In an equally bored and unconcerned tone Mum answered ‘It’s Gary’s. Ross and
Wendy have bought it for Gary.’
Ross and Wendy had three children,
Belinda, nineteen, Gary, seventeen and Tracy, fifteen. Belinda had been using
her parent’s cars when they didn’t need them since she got her license more
than two years ago. Gary, not being as motivated for the freedom of a driving
license as his older sister, had only just passed his driving test more than
six months after his seventeenth birthday.
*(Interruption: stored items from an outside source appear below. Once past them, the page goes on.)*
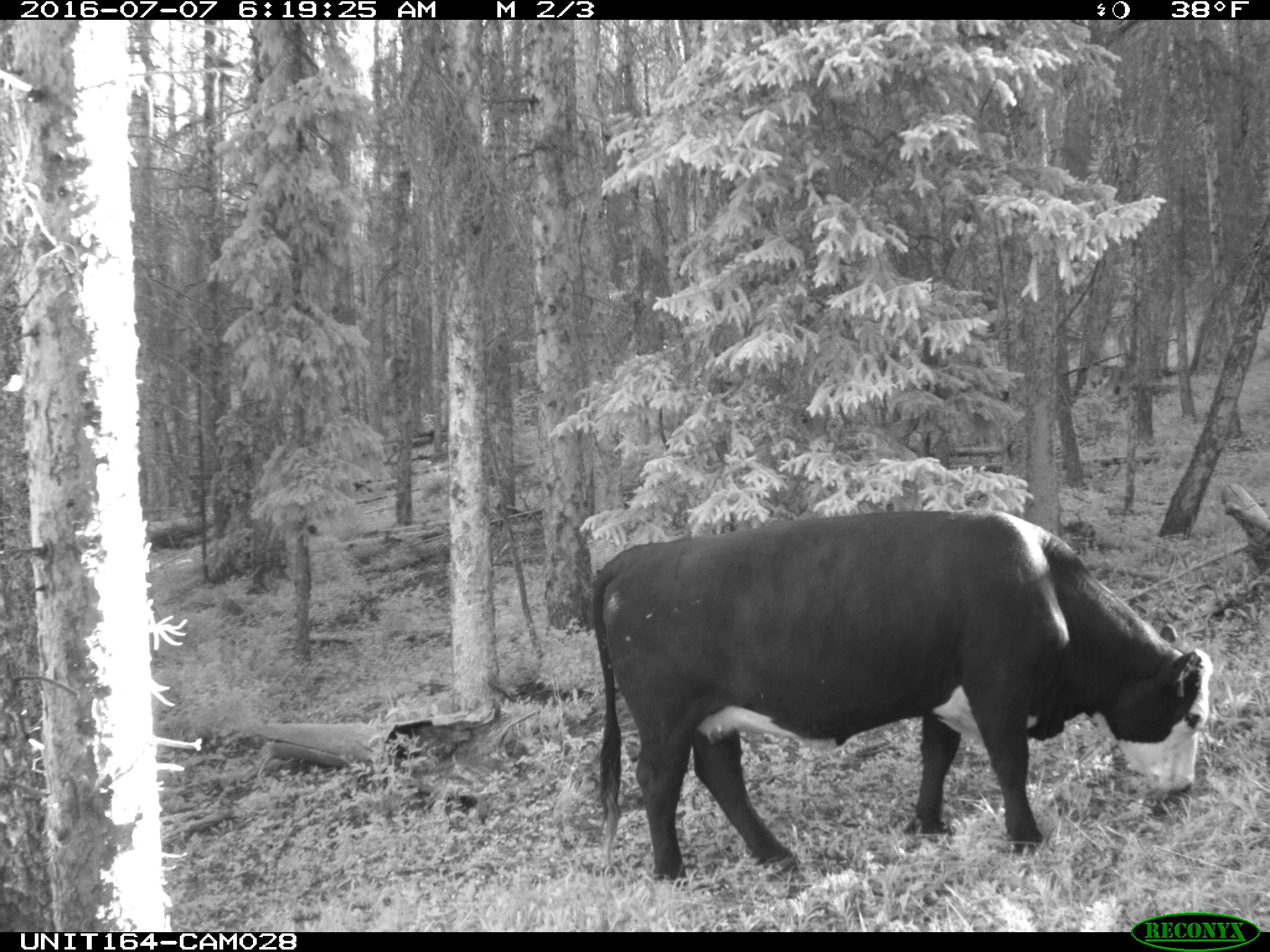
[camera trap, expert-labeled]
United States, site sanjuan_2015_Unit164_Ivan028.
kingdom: Animalia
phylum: Chordata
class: Mammalia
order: Artiodactyla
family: Bovidae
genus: Bos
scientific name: Bos taurus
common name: domestic cow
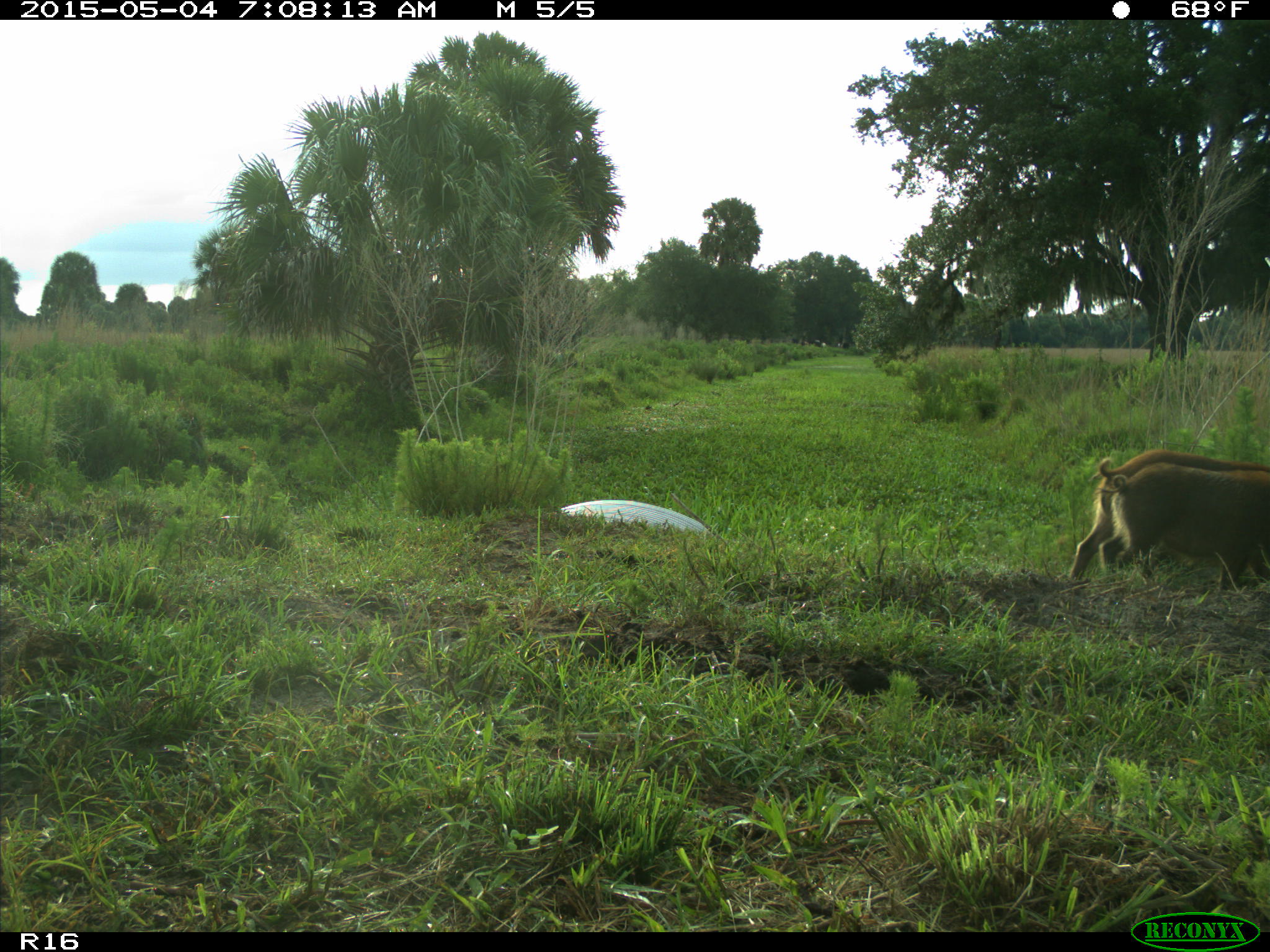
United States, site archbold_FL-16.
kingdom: Animalia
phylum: Chordata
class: Mammalia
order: Artiodactyla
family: Suidae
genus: Sus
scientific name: Sus scrofa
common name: wild boar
Sus scrofa (wild boar).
With the bemusement and innocence
- yes I was an innocent - of a five year old I asked, ‘Why did Ross and Wendy
buy Gary a car, but not Belinda?’
Now faced with having to give her
daughter an honest answer, but not wanting to let either Tarnya or I think that
we were not as valued as our brother, or that we were not entitled to the same as
him, all Mum could offer was ‘It’s different for boys.’
After thinking it over for a
minute or two Tarnya and I asked in unison ‘Why’s it different for boys?’
As the question was uttered our
dad swung the car door open and sat in the driver’s seat. Hearing our question
he turned to our mum and asked, ‘What’s different for boys?’
We could see our mum shrug her
shoulders as she said, ‘The girls want to know why it is that Ross and Wendy
bought Gary a car, but they didn’t buy one for Belinda.’
‘Because they could only afford
to buy one car, that’s why.’ Dad chipped in.
Again in unison, Tarnya and I
looked across our sleeping baby brother and shrugged shoulders to demonstrate
to each other that we did not understand what was different with having ‘Oh my God! A woman!’ with her own wheels.